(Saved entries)
%%
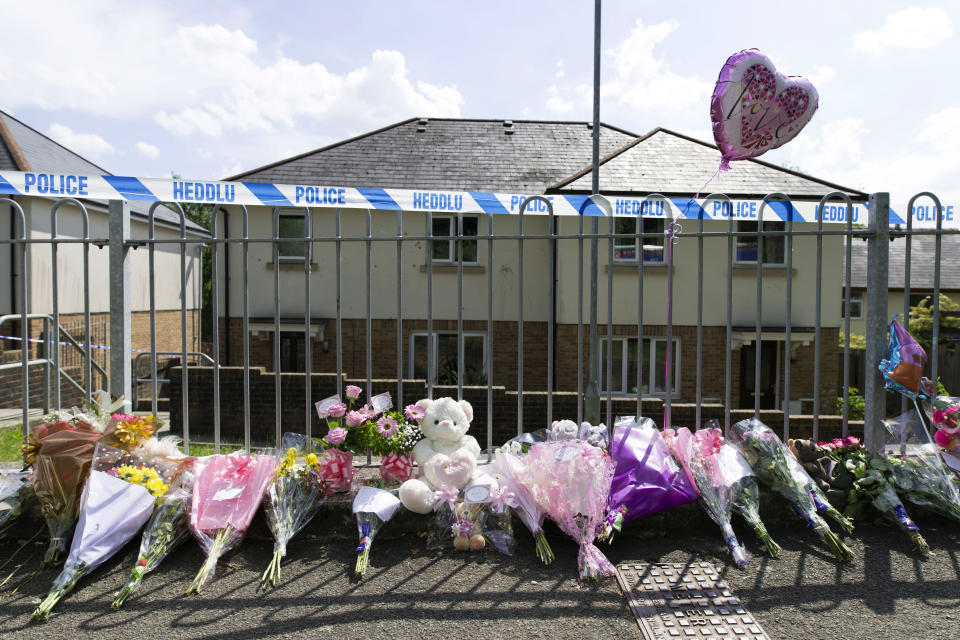 Floral tributes seen at the address where Amelia Brooke Harris was found dead. (Matthew Horwood/Getty Images)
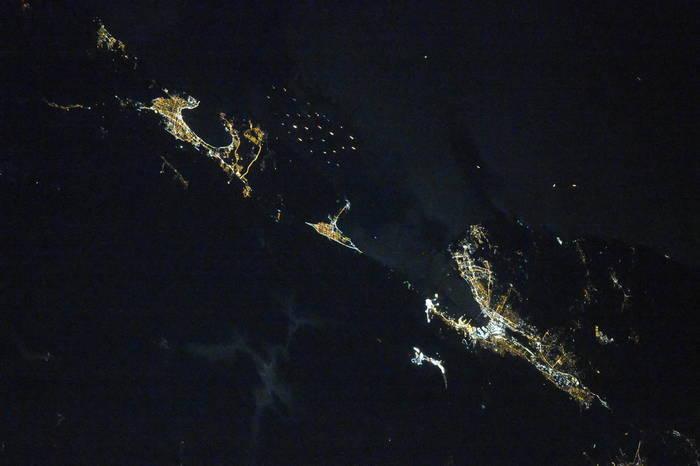 Геленджик и Новороссийск ночью из космоса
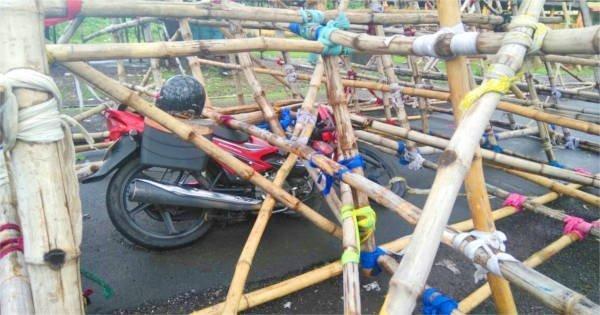 गिरे हुए तोरण द्वार के नीचे फंसी काँटाबाबू की बाइक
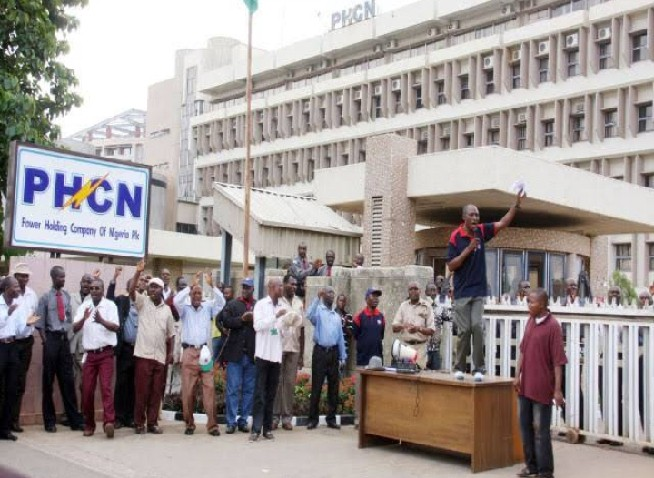 Photo of Nigerians To Experience Total Blackout As Electricity Workers Begin A Nationwide Strike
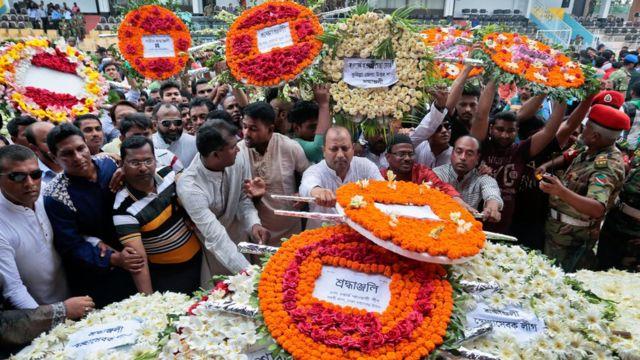 Pobladores de Bangladesh asisten a un homenaje a las víctimas.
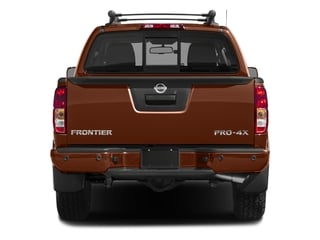 2018 Nissan Frontier Pictures Frontier Crew Cab 4x4 PRO-4X Manual photos rear view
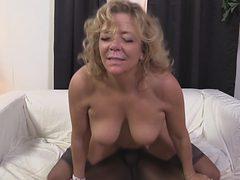 Slutty cougar Karen Summer experiences total ecstasy wh...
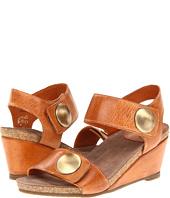 Taos Footwear - Carousel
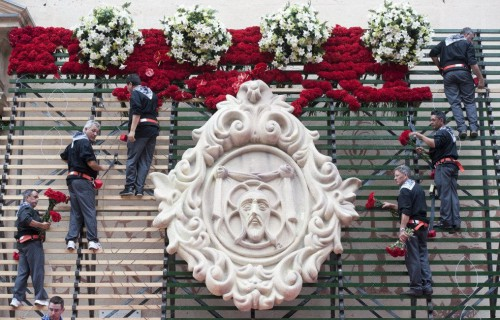 COSTA BLANCA ALICANTE HOGUERAS DE SAN JUAN ofrenda de flores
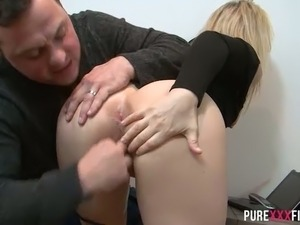 Horny hubby bangs his busty blond MILF Olga in doggy pose after stout DT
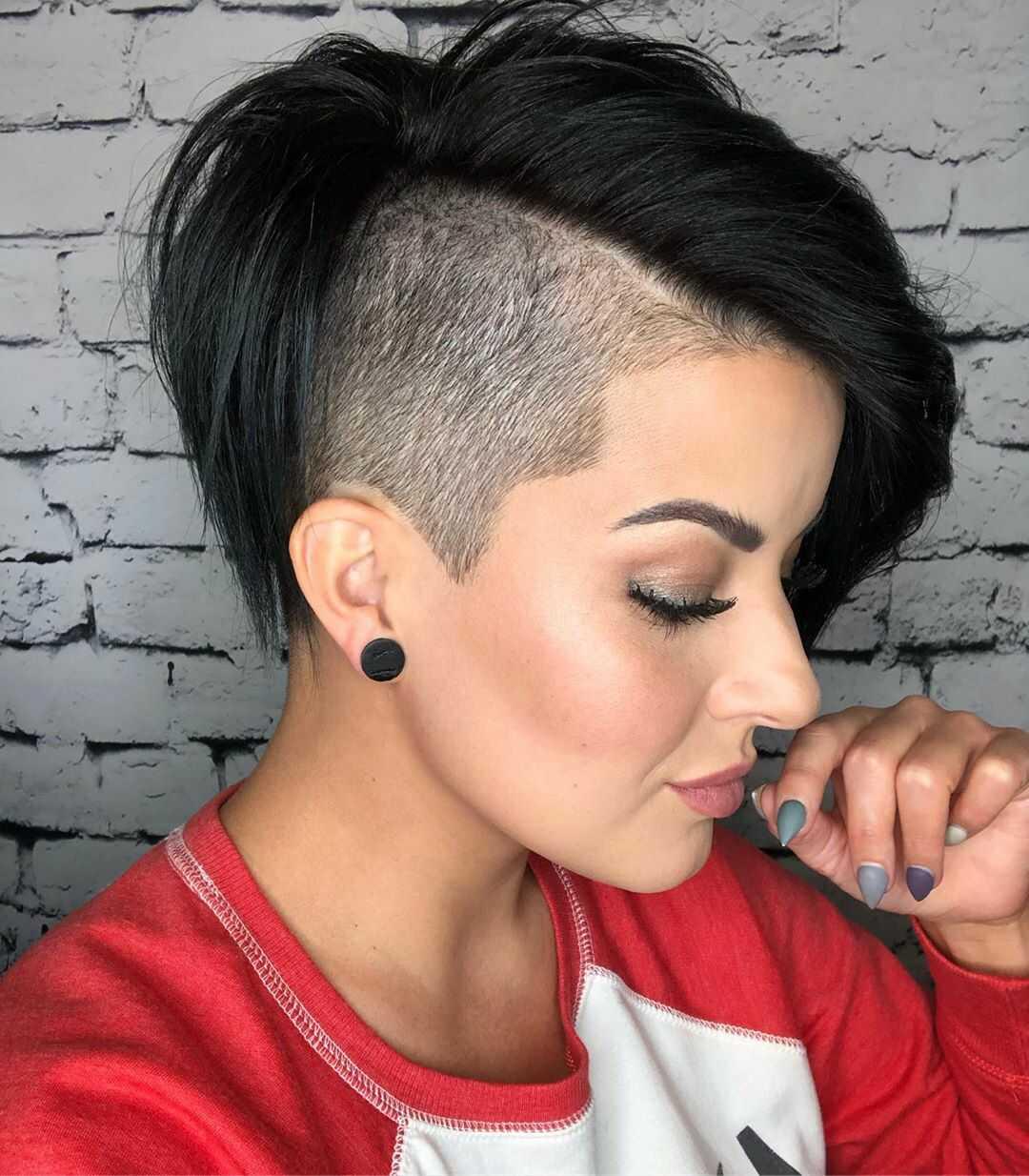 короткая прическа для волос с выбривания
%%
Repeat exactly the lines from the start of the entries down to the line with "गिरे हुए तोरण", keeping both ends but none of the pictures.

 Floral tributes seen at the address where Amelia Brooke Harris was found dead. (Matthew Horwood/Getty Images)
 Геленджик и Новороссийск ночью из космоса
 गिरे हुए तोरण द्वार के नीचे फंसी काँटाबाबू की बाइक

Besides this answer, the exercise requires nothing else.